NAKURU (Xinhua) -- Kenya’s new law makes it possible for communities laying claim on ancestral land to acquire title deeds and enjoy right to full ownership.

This comes as a blessing to minority communities which have long struggled to secure legal protection to their inherited land.

Conflicts have often risen over acquisition of land in Kenya some of whom involve minority communities in different parts of the country.

The Community Land Act which came into effect in August gives cognizance to ancestral land and bestows power to any community member to seek for it’s a title deed, the legal document which shows an individual is the rightful owner of a particular piece of land.

Wilson Kipkazi, executive director of Endorois Welfare Council, an organization working around issues affecting members of the minority community of Endorois, said the law would save them the struggle to own land.

“We have been having problems with land ownership as members of Endorois community. Getting the title deeds is the best thing we are looking forward to,” he said.

The community has been creating committees to look into their land ownership challenges which are yet to be solved of which he hopes enactment of the law would address to the advantage of the members.

Actively involving the community at every stage of enforcing the law would also be welcome to eliminate chances of conflicts in allocating the land, he said.

“In areas like Muchongoi (in the Rift Valley region) we have had problems of non-Endorois being allocated land but I believe proper enforcement of the community land law will address that problem fully,” he observed.

Absence of legal claim to a land makes it impossible for the occupant to establish long term investments for fear of future loss.
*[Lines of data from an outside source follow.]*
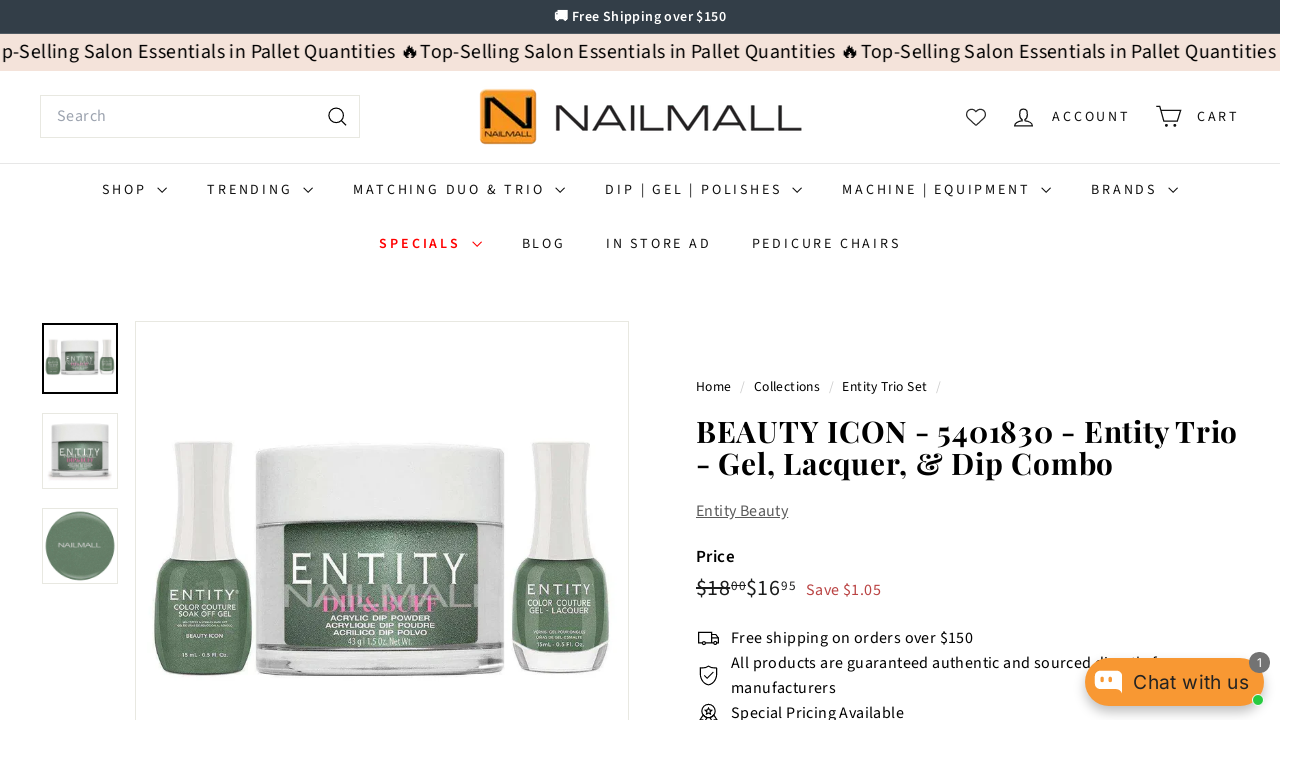

--- FILE ---
content_type: text/html; charset=utf-8
request_url: https://www.google.com/recaptcha/api2/aframe
body_size: 267
content:
<!DOCTYPE HTML><html><head><meta http-equiv="content-type" content="text/html; charset=UTF-8"></head><body><script nonce="jlgOl8Y5OfMcSmLmL99PDQ">/** Anti-fraud and anti-abuse applications only. See google.com/recaptcha */ try{var clients={'sodar':'https://pagead2.googlesyndication.com/pagead/sodar?'};window.addEventListener("message",function(a){try{if(a.source===window.parent){var b=JSON.parse(a.data);var c=clients[b['id']];if(c){var d=document.createElement('img');d.src=c+b['params']+'&rc='+(localStorage.getItem("rc::a")?sessionStorage.getItem("rc::b"):"");window.document.body.appendChild(d);sessionStorage.setItem("rc::e",parseInt(sessionStorage.getItem("rc::e")||0)+1);localStorage.setItem("rc::h",'1768841829304');}}}catch(b){}});window.parent.postMessage("_grecaptcha_ready", "*");}catch(b){}</script></body></html>

--- FILE ---
content_type: text/html; charset=utf-8
request_url: https://www.google.com/recaptcha/api2/aframe
body_size: -249
content:
<!DOCTYPE HTML><html><head><meta http-equiv="content-type" content="text/html; charset=UTF-8"></head><body><script nonce="V-0hDOzaeIrmQTr79r3Lww">/** Anti-fraud and anti-abuse applications only. See google.com/recaptcha */ try{var clients={'sodar':'https://pagead2.googlesyndication.com/pagead/sodar?'};window.addEventListener("message",function(a){try{if(a.source===window.parent){var b=JSON.parse(a.data);var c=clients[b['id']];if(c){var d=document.createElement('img');d.src=c+b['params']+'&rc='+(localStorage.getItem("rc::a")?sessionStorage.getItem("rc::b"):"");window.document.body.appendChild(d);sessionStorage.setItem("rc::e",parseInt(sessionStorage.getItem("rc::e")||0)+1);localStorage.setItem("rc::h",'1768841830366');}}}catch(b){}});window.parent.postMessage("_grecaptcha_ready", "*");}catch(b){}</script></body></html>

--- FILE ---
content_type: text/javascript
request_url: https://nailmall.com/cdn/shop/t/18/assets/theme-element.aio.min.js?v=33260149355333075321753368549
body_size: -412
content:
/*
Generated time: July 24, 2025 14:48
This file was created by the app developer. Feel free to contact the original developer with any questions. It was minified (compressed) by AVADA. AVADA do NOT own this script.
*/
import{ThemeEditorEventHandlerMixin}from"@archetype-themes/utils/theme-editor-event-handler-mixin";class ThemeElement extends HTMLElement{get sectionId(){if(this._sectionId=this._sectionId||this.getAttribute("section-id"),this._sectionId)return this._sectionId;throw new Error("The section-id attribute must be specified for "+this.tagName)}get locales(){return this._locales=this._locales||JSON.parse(this.querySelector('script[type="application/json"][data-locales]').textContent),this._locales}}class HTMLThemeElement extends ThemeEditorEventHandlerMixin(ThemeElement){}export{ThemeElement,HTMLThemeElement};

--- FILE ---
content_type: text/javascript
request_url: https://nailmall.com/cdn/shop/t/18/assets/variant-sku.aio.min.js?v=34971977663739373411753368553
body_size: -434
content:
/*
Generated time: July 24, 2025 14:48
This file was created by the app developer. Feel free to contact the original developer with any questions. It was minified (compressed) by AVADA. AVADA do NOT own this script.
*/
import{EVENTS}from"@archetype-themes/utils/events";class VariantSku extends HTMLElement{connectedCallback(){this.abortController=new AbortController,document.addEventListener(`${EVENTS.variantChange}:${this.dataset.sectionId}:`+this.dataset.productId,this.handleVariantChange.bind(this),{signal:this.abortController.signal})}disconnectedCallback(){this.abortController.abort()}handleVariantChange({detail:t}){var{html:t,sectionId:e,variant:a}=t;a?(a=t.querySelector(`[data-section-id="${e}"] variant-sku`))&&(this.textContent=a.textContent):this.textContent=""}}customElements.define("variant-sku",VariantSku);

--- FILE ---
content_type: text/javascript
request_url: https://nailmall.com/cdn/shop/t/18/assets/cart-note.aio.min.js?v=158280325225633046061753368512
body_size: -194
content:
/*
Generated time: July 24, 2025 14:48
This file was created by the app developer. Feel free to contact the original developer with any questions. It was minified (compressed) by AVADA. AVADA do NOT own this script.
*/
class CartNote extends HTMLElement{connectedCallback(){this.abortController=new AbortController,this.noteInput=this.querySelector('[name="note"]'),this.noteBtn=this.querySelector(".add-note"),this.noteInput.addEventListener("change",function(t){t=t.target.value;this.updateNote(t)}.bind(this),{signal:this.abortController.signal}),this.noteBtn.addEventListener("click",()=>{this.noteBtn.classList.toggle("is-active"),this.querySelector(".cart__note").classList.toggle("hide")},{signal:this.abortController.signal})}disconnectedCallback(){this.abortController.abort()}updateNote(t){return fetch(window.Shopify.routes.root+"cart/update.js",{method:"POST",headers:{"Content-Type":"application/json"},body:JSON.stringify({note:t})}).then(t=>{if(t.ok)return t.json();throw t})}}customElements.define("cart-note",CartNote);

--- FILE ---
content_type: text/javascript
request_url: https://nailmall.com/cdn/shop/t/18/assets/parallax-image.aio.min.js?v=43666149542047169711753368524
body_size: 2
content:
/*
Generated time: July 24, 2025 14:48
This file was created by the app developer. Feel free to contact the original developer with any questions. It was minified (compressed) by AVADA. AVADA do NOT own this script.
*/
class ParallaxImage extends HTMLElement{connectedCallback(){this.abortController=new AbortController,this.parallaxImage=this.querySelector("[data-parallax-image]"),this.windowInnerHeight=window.innerHeight,this.isActive=!1,this.timeout=null,this.directionMap={right:0,top:90,left:180,bottom:270},this.directionMultipliers={0:[1,0],90:[0,-1],180:[-1,0],270:[0,1]},window.addEventListener("scroll",this.scrollHandler.bind(this),{signal:this.abortController.signal}),this.init()}disconnectedCallback(){this.abortController.abort()}getParallaxInfo(){var{width:t,height:i,top:e}=this.parallaxImage.getBoundingClientRect(),a=this.parallaxImage;let l,{angle:s,movement:n}=a.dataset,r="top"===s?Math.ceil(i*(parseFloat(n)/100)):Math.ceil(t*(parseFloat(n)/100));(s=this.directionMap[s]??parseFloat(s))!=s&&(s=270),r!=r&&(r=100),(s%=360)<0&&(s+=360);var t=90<s&&s<270,o=s<180;return a.style[t?"left":"right"]=0,a.style[o?"top":"bottom"]=0,(l=s%90?(t=s*Math.PI/180,[Math.cos(t),-1*Math.sin(t)]):this.directionMultipliers[s])[0]&&(a.style.width=`calc(100% + ${r*Math.abs(l[0])}px)`),l[1]&&(a.style.height=`calc(100% + ${r*Math.abs(l[1])}px)`),{element:a,movementPixels:r,multipliers:l,top:e,height:i}}init(){var{element:t,movementPixels:i,multipliers:e,top:a,height:l}=this.getParallaxInfo(),a=(this.windowInnerHeight-a)/(this.windowInnerHeight+l);-.1<a&&a<1.1&&(l=Math.min(Math.max(a,0),1)*i,t.style.transform=`translate3d(${l*e[0]}px, ${l*e[1]}px, 0)`),this.isActive&&requestAnimationFrame(this.init.bind(this))}scrollHandler(){this.isActive?clearTimeout(this.timeout):(this.isActive=!0,requestAnimationFrame(this.init.bind(this))),this.timeout=setTimeout(()=>this.isActive=!1,20)}}customElements.define("parallax-image",ParallaxImage);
As such communities remain impoverished for centuries due to under development.

Kipkazi, however, observes the long strenuous process of enacting laws in Kenya as a challenge to enjoying benefits of the law immediately.

“There are other policies that need to be put in place to operationalize the law and this takes such a long time,” he stated.

Daniel Kobei, the Ogiek Peoples’ Development Program, which advocates for the rights of the Ogiek community, a minority group which largely inhabits within the Mau ecosystem; says establishment of the law serves them well in pushing for land justice.

“The only challenge comes in terms of whether the government is going to implement it as per the law,” he said.

“Some of the Ogiek land is said to be public land and so we will wait to see if they will be given as community land.”

Under the law, the right of ownership to a community land enjoyed by an individual or community before the new regulations came into effect will be upheld.

“No right on community land shall be expropriated or confiscated except by law on the public interest and in consideration of payment of just compensation to the person or persons,” reads Clause 7 (subsection 3) on land ownership and tenure system.

Kobei said they are training the community on how to manage their community land to benefit them while ensuring they are protecting the environment appropriately.

He argues that having protected ownership of community land will motivate the Ogieks to be more proactive in protecting the Mau Forest.

The Ogiek live within the Mau Forest ecosystem, areas they refer to their communal land they inherited from their ancestors.

Mau Forest is a forest complex which covers five counties in the Rift Valley region. It is the largest water tower in the East African region and supports the Maasai-Mara ecosystem, the home of Maasai Mara and Serengeti National Parks, known for the wildebeest heritage.